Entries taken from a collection
=======

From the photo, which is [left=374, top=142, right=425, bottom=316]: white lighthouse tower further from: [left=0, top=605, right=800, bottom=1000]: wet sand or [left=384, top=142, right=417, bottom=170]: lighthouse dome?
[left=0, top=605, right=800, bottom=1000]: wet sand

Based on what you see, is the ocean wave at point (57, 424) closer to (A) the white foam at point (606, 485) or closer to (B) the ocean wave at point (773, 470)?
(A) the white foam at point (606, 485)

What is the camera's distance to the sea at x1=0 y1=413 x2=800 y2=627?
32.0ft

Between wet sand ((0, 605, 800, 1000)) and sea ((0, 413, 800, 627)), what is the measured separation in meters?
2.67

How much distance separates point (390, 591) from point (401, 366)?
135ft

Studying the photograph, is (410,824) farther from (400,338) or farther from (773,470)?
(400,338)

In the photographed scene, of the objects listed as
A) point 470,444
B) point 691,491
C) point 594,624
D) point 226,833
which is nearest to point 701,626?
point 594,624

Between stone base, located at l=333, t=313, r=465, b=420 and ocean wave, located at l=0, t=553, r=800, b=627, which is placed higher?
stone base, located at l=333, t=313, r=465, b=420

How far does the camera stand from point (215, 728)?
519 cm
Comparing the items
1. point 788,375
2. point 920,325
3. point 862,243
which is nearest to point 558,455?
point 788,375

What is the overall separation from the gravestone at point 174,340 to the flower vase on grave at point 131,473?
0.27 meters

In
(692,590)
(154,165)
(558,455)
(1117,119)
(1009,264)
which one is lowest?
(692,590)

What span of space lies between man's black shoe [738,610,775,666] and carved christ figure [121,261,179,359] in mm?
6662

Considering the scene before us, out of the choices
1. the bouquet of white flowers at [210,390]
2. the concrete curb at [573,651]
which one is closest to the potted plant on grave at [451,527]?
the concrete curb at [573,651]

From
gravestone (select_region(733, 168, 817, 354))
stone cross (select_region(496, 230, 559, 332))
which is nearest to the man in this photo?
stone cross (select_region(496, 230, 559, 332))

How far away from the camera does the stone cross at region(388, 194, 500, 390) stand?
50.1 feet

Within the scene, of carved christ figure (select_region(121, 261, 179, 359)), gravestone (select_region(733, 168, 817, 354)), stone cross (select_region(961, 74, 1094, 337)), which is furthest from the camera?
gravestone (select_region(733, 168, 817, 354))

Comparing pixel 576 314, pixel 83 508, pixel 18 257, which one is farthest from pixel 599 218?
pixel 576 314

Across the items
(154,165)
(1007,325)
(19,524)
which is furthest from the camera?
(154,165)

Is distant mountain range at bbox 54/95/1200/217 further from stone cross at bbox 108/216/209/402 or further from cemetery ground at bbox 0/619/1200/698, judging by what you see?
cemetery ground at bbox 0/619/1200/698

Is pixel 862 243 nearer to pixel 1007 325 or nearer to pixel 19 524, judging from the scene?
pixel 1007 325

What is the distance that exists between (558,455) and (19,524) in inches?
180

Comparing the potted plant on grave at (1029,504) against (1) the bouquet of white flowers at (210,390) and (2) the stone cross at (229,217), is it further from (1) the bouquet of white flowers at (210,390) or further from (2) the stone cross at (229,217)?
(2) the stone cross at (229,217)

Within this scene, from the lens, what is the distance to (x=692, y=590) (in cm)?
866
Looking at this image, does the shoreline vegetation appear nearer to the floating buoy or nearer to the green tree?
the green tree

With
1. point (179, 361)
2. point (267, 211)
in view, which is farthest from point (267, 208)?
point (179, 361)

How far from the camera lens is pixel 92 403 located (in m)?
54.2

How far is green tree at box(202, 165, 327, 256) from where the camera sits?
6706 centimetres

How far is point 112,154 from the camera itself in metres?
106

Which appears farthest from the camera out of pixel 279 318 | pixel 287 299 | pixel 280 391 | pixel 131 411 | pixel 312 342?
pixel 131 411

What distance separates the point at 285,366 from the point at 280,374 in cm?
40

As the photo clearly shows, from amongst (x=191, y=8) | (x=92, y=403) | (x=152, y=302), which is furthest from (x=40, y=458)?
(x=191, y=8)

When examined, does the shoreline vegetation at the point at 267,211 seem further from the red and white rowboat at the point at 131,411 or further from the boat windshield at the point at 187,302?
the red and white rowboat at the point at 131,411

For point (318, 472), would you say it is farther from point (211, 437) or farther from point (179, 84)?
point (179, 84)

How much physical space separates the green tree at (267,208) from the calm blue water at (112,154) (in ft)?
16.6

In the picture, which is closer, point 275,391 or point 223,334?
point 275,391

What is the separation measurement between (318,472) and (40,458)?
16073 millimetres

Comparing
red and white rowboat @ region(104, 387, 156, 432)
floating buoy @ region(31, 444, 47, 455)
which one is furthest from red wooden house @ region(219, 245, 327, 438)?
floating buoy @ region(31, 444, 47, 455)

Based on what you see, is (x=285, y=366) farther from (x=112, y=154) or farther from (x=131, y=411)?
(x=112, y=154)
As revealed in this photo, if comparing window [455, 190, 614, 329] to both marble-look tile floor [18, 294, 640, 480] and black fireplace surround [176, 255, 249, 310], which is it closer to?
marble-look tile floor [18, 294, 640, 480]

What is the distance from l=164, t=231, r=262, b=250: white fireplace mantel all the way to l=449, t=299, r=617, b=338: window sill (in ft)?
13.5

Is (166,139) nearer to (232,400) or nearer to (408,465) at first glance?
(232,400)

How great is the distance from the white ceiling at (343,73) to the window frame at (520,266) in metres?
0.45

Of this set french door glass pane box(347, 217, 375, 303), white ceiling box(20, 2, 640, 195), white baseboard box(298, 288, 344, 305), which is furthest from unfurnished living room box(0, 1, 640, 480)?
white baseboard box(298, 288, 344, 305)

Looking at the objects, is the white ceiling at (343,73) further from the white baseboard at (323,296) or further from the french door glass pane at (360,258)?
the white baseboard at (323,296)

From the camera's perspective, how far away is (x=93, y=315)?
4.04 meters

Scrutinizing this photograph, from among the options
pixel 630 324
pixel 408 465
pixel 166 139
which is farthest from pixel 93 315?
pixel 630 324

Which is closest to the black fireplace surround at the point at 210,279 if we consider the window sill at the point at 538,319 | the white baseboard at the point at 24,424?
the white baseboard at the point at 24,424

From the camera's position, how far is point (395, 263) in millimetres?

=======

Convert the material above into a JSON list of strings with one string per line, and leave out the blank lines.

[
  "From the photo, which is [left=374, top=142, right=425, bottom=316]: white lighthouse tower further from: [left=0, top=605, right=800, bottom=1000]: wet sand or [left=384, top=142, right=417, bottom=170]: lighthouse dome?",
  "[left=0, top=605, right=800, bottom=1000]: wet sand",
  "Based on what you see, is the ocean wave at point (57, 424) closer to (A) the white foam at point (606, 485) or closer to (B) the ocean wave at point (773, 470)?",
  "(A) the white foam at point (606, 485)",
  "What is the camera's distance to the sea at x1=0 y1=413 x2=800 y2=627?",
  "32.0ft",
  "Between wet sand ((0, 605, 800, 1000)) and sea ((0, 413, 800, 627)), what is the measured separation in meters?",
  "2.67",
  "How much distance separates point (390, 591) from point (401, 366)?",
  "135ft",
  "Studying the photograph, is (410,824) farther from (400,338) or farther from (773,470)?",
  "(400,338)",
  "In the photographed scene, of the objects listed as",
  "A) point 470,444",
  "B) point 691,491",
  "C) point 594,624",
  "D) point 226,833",
  "which is nearest to point 701,626?",
  "point 594,624",
  "Between stone base, located at l=333, t=313, r=465, b=420 and ocean wave, located at l=0, t=553, r=800, b=627, which is placed higher?",
  "stone base, located at l=333, t=313, r=465, b=420",
  "How far does the camera stand from point (215, 728)?",
  "519 cm",
  "Comparing the items",
  "1. point 788,375",
  "2. point 920,325",
  "3. point 862,243",
  "which is nearest to point 558,455?",
  "point 788,375",
  "What is the overall separation from the gravestone at point 174,340 to the flower vase on grave at point 131,473?",
  "0.27 meters",
  "In",
  "(692,590)",
  "(154,165)",
  "(558,455)",
  "(1117,119)",
  "(1009,264)",
  "which one is lowest?",
  "(692,590)",
  "What span of space lies between man's black shoe [738,610,775,666] and carved christ figure [121,261,179,359] in mm?",
  "6662",
  "Considering the scene before us, out of the choices",
  "1. the bouquet of white flowers at [210,390]",
  "2. the concrete curb at [573,651]",
  "which one is closest to the potted plant on grave at [451,527]?",
  "the concrete curb at [573,651]",
  "From",
  "gravestone (select_region(733, 168, 817, 354))",
  "stone cross (select_region(496, 230, 559, 332))",
  "which is nearest to the man in this photo?",
  "stone cross (select_region(496, 230, 559, 332))",
  "How far away from the camera does the stone cross at region(388, 194, 500, 390) stand?",
  "50.1 feet",
  "Within the scene, of carved christ figure (select_region(121, 261, 179, 359)), gravestone (select_region(733, 168, 817, 354)), stone cross (select_region(961, 74, 1094, 337)), which is furthest from the camera?",
  "gravestone (select_region(733, 168, 817, 354))",
  "Comparing pixel 576 314, pixel 83 508, pixel 18 257, which one is farthest from pixel 599 218?",
  "pixel 576 314",
  "Across the items",
  "(154,165)",
  "(1007,325)",
  "(19,524)",
  "which is furthest from the camera?",
  "(154,165)",
  "Is distant mountain range at bbox 54/95/1200/217 further from stone cross at bbox 108/216/209/402 or further from cemetery ground at bbox 0/619/1200/698, judging by what you see?",
  "cemetery ground at bbox 0/619/1200/698",
  "Is pixel 862 243 nearer to pixel 1007 325 or nearer to pixel 19 524, judging from the scene?",
  "pixel 1007 325",
  "What is the distance that exists between (558,455) and (19,524) in inches?",
  "180",
  "Comparing the potted plant on grave at (1029,504) against (1) the bouquet of white flowers at (210,390) and (2) the stone cross at (229,217), is it further from (1) the bouquet of white flowers at (210,390) or further from (2) the stone cross at (229,217)?",
  "(2) the stone cross at (229,217)",
  "Within this scene, from the lens, what is the distance to (x=692, y=590) (in cm)?",
  "866",
  "Looking at this image, does the shoreline vegetation appear nearer to the floating buoy or nearer to the green tree?",
  "the green tree",
  "With",
  "1. point (179, 361)",
  "2. point (267, 211)",
  "in view, which is farthest from point (267, 208)?",
  "point (179, 361)",
  "How far from the camera lens is pixel 92 403 located (in m)?",
  "54.2",
  "How far is green tree at box(202, 165, 327, 256) from where the camera sits?",
  "6706 centimetres",
  "How far is point 112,154 from the camera itself in metres?",
  "106",
  "Which appears farthest from the camera out of pixel 279 318 | pixel 287 299 | pixel 280 391 | pixel 131 411 | pixel 312 342?",
  "pixel 131 411",
  "What distance separates the point at 285,366 from the point at 280,374 in cm?",
  "40",
  "As the photo clearly shows, from amongst (x=191, y=8) | (x=92, y=403) | (x=152, y=302), which is furthest from (x=40, y=458)?",
  "(x=191, y=8)",
  "When examined, does the shoreline vegetation at the point at 267,211 seem further from the red and white rowboat at the point at 131,411 or further from the boat windshield at the point at 187,302?",
  "the red and white rowboat at the point at 131,411",
  "For point (318, 472), would you say it is farther from point (211, 437) or farther from point (179, 84)?",
  "point (179, 84)",
  "How much physical space separates the green tree at (267,208) from the calm blue water at (112,154) (in ft)?",
  "16.6",
  "In the picture, which is closer, point 275,391 or point 223,334?",
  "point 275,391",
  "What is the separation measurement between (318,472) and (40,458)?",
  "16073 millimetres",
  "Comparing",
  "red and white rowboat @ region(104, 387, 156, 432)",
  "floating buoy @ region(31, 444, 47, 455)",
  "which one is furthest from red wooden house @ region(219, 245, 327, 438)?",
  "floating buoy @ region(31, 444, 47, 455)",
  "Based on what you see, is (x=285, y=366) farther from (x=112, y=154) or farther from (x=131, y=411)?",
  "(x=112, y=154)",
  "As revealed in this photo, if comparing window [455, 190, 614, 329] to both marble-look tile floor [18, 294, 640, 480] and black fireplace surround [176, 255, 249, 310], which is it closer to?",
  "marble-look tile floor [18, 294, 640, 480]",
  "What is the distance from l=164, t=231, r=262, b=250: white fireplace mantel all the way to l=449, t=299, r=617, b=338: window sill (in ft)?",
  "13.5",
  "Is (166,139) nearer to (232,400) or nearer to (408,465) at first glance?",
  "(232,400)",
  "How great is the distance from the white ceiling at (343,73) to the window frame at (520,266) in metres?",
  "0.45",
  "Of this set french door glass pane box(347, 217, 375, 303), white ceiling box(20, 2, 640, 195), white baseboard box(298, 288, 344, 305), which is furthest from unfurnished living room box(0, 1, 640, 480)?",
  "white baseboard box(298, 288, 344, 305)",
  "Looking at the objects, is the white ceiling at (343,73) further from the white baseboard at (323,296) or further from the french door glass pane at (360,258)?",
  "the white baseboard at (323,296)",
  "From the camera's perspective, how far away is (x=93, y=315)?",
  "4.04 meters",
  "Scrutinizing this photograph, from among the options",
  "pixel 630 324",
  "pixel 408 465",
  "pixel 166 139",
  "which is farthest from pixel 93 315?",
  "pixel 630 324",
  "Which is closest to the black fireplace surround at the point at 210,279 if we consider the window sill at the point at 538,319 | the white baseboard at the point at 24,424?",
  "the white baseboard at the point at 24,424",
  "From the camera's position, how far is point (395, 263) in millimetres?"
]